Defisit transaksi berjalan yang besar membuat sebuah negara rentan terhadap gejolak ekonomi global, dan kurang menarik di mata investor. Investor portofolio misalnya, mudah mengalihkan duitnya ke luar bila terjadi gejolak, yang membuat nilai tukar mata uang negara itu ambruk.
Pada triwulan II-2024 neraca transaksi berjalan Indonesia tercatat defisit USD3,0 miliar atau 0,9 persen dari produk domestik bruto (PDB), meningkat dibanding defisit USD2,4 miliar atau 0,7 persen dari PDB pada triwulan I-2024.
Baca juga: Impor Jauh Lebih Tinggi Dibanding Ekspor, Surplus Neraca Perdagangan Pun Anjlok
Sejak triwulan IV 2011 Indonesia terus mengalami defisit transksi berjalan, yang menjadi penyumbang utama defisit neraca pembayaran. Menurut IMF, defisit transaksi berjalan < 1,5 persen PDB masih dikategorikan normal.
Dengan defasit neraca pembayaran yang jauh lebih rendah, menurut BI, posisi cadangan devisa Indonesia pada akhir Juni terjaga di angka USD140,2 miliar, atau setara pembiayaan 6,2 bulan impor dan pembayaran utang luar negeri pemerintah, di atas standar kecukupan internasional sekitar 3 bulan impor.
Kalau neraca transaksi berjalan defisit, neraca perdagangan surplus. Disumbang defisit neraca perdagangan migas yang menurun dan surplus neraca perdagangan nonmigas yang relatif stabil.
Ekspor nonmigas tumbuh positif didukung perbaikan harga komoditas dan permintaan dari mitra dagang utama. Sementara impor nonmigas relatif stabil, dipengaruhi aktivitas ekonomi domestik yang terjaga.

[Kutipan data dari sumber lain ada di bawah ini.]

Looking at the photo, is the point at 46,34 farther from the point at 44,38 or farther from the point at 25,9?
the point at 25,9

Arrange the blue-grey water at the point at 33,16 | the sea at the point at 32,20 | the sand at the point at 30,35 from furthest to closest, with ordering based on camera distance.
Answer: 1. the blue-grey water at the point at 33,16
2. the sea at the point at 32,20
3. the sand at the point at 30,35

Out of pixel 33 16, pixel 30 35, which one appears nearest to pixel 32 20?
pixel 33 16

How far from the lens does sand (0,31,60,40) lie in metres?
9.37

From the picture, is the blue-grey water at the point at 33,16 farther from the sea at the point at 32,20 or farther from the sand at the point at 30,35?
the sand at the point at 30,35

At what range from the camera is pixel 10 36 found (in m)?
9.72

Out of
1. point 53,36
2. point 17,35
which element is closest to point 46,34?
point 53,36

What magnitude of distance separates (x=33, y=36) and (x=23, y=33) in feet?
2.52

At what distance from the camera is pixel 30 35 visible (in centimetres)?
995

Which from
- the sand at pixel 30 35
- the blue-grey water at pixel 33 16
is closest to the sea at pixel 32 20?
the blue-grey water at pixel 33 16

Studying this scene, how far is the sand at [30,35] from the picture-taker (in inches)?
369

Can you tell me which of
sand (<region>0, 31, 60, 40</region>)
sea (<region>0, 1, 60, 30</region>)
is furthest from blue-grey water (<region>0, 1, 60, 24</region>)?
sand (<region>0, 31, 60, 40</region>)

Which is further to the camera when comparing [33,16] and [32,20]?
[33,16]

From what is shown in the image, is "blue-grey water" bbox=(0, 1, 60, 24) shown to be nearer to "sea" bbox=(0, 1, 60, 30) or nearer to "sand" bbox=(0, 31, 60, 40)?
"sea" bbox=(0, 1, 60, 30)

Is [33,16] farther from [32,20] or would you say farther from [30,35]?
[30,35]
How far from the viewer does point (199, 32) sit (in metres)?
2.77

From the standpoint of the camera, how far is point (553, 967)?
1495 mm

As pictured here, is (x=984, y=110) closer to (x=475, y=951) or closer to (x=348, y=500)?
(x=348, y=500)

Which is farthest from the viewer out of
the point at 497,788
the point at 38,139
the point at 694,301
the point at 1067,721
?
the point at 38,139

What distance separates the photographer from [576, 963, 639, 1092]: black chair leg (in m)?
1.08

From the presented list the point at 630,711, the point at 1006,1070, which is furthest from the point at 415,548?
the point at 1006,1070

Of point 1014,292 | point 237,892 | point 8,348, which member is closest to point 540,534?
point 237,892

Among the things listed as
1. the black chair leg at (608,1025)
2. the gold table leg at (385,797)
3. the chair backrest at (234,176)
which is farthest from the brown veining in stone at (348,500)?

Sedangkan neraca jasa juga defisit. Defisitnya meningkat dipengaruhi oleh defisit jasa perjalanan (travel), seiring pelaksanaan ibadah haji 2024. Defisit neraca pendapatan primer juga lebih tinggi, dipengaruhi oleh pembayaran dividen dan bunga/kupon sesuai pola triwulanan.